信 心

2025/06/20


 先日、墓地でこんなことがありました。ある人が自分の家のお墓にお参りしていてふと側を見ると、そこに何と白骨らしきものがあったというのです。お墓の中から出てきたのではなさそうですが、何だか気持が悪いからと私の所に報告に来られました。
 そこで私が行って確かめましたが、それは間違いなく骨です。でもそれは人間の骨ではありませんでした。何か小動物の脚の骨で、猫か烏がその動物の肉を食べて、骨だけ置き去りにしたのでしょう。
 私がその人にこうお話すると、その人はホツとなさったようでしたが、それにしても人さわがせな骨です。しかし私は考えさせられました。なぜ人間の骨だと重大事件で、動物の骨だと捨て置かれるのでしょうか。これこそ重大な問題だと思いませんか。   

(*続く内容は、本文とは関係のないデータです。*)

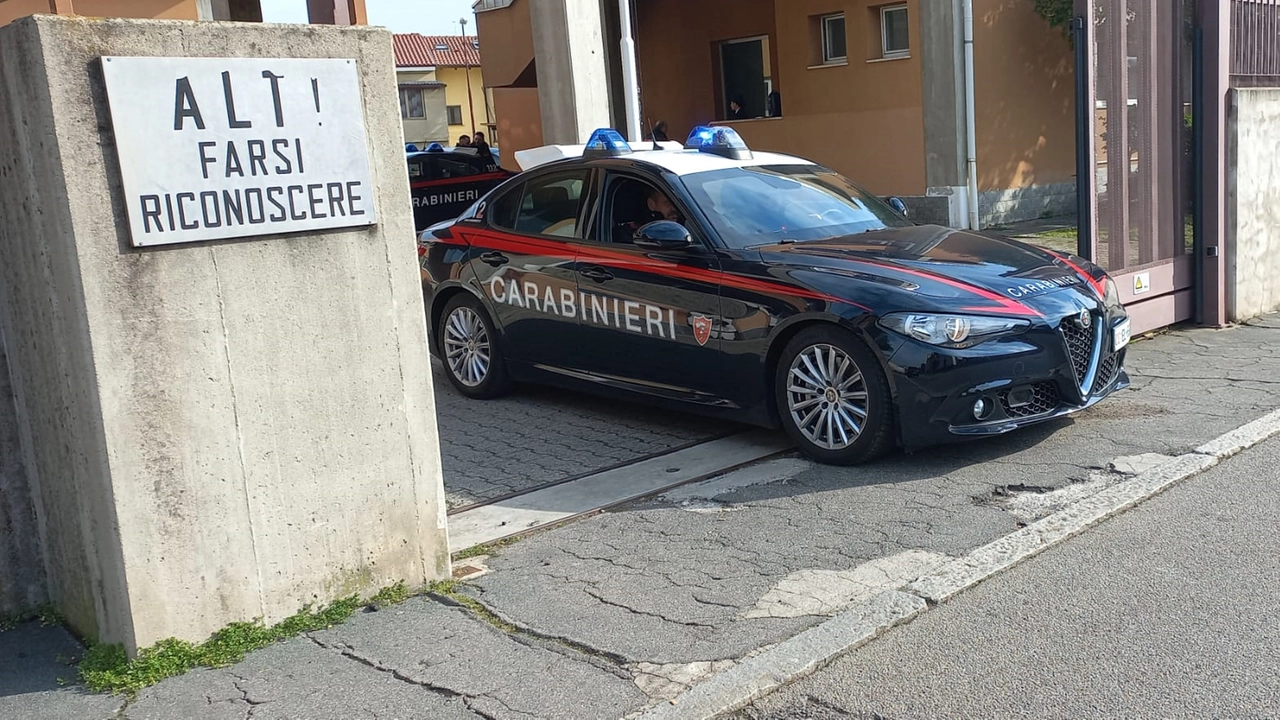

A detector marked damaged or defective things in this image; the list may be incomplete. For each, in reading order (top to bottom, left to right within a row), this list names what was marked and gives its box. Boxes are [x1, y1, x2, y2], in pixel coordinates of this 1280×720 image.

cracked asphalt [10, 316, 1280, 720]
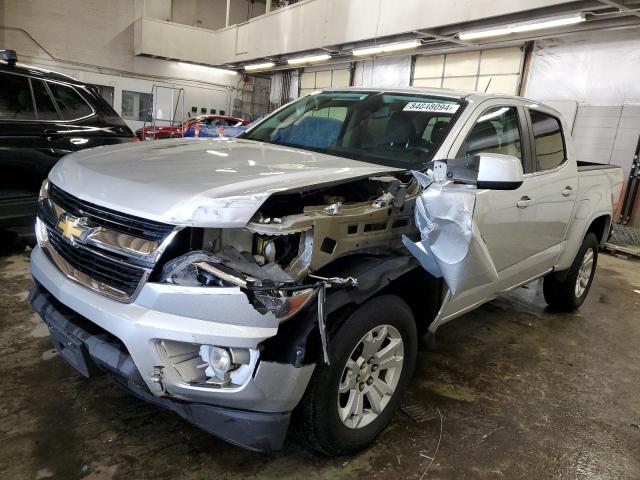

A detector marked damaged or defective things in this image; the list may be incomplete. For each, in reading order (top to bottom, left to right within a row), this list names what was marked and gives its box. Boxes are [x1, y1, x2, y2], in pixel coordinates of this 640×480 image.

 そうです。人間の骨それは自分にとってかけがえのない尊い人の遺したものだから大切なのですね。ですから親族にとっては大切な宝なのです。お釈迦さまの遺骨である舎利が広く供養されるのも、皆がお釈迦さまを恋慕しているからに他なりません。お釈迦さまを慕って渇仰の心を起こし、教えを求めてこれを信心しているわけです。
 「信心」とは本来、「仏の教えを信じて疑わないこと」を指します。その「信心」があればこそ、物質としての骨を拝むのではなく、骨を通してその人を思い、仏を拝んでいるわけですね。また、「解の頭も信心から」と言いますが、「信心」するといっても、別に鰯を有難いと思っているわけではありません。鰯の臭さと松の刺が鬼を追い払ってくれると信じているわけです。
 現代は、心の時代といわれます。物を壊しても弁償さえすればよいと嘯いている輩に、その物が、他の何物にも代え難い母の形見であるかもしれないことを教えてあげましょう。
 遺骨や遺品に限らず、物には人の心がくっついています。いや物自体に心があるのです。ほんとうの「信心」があれば、そのことがわかります。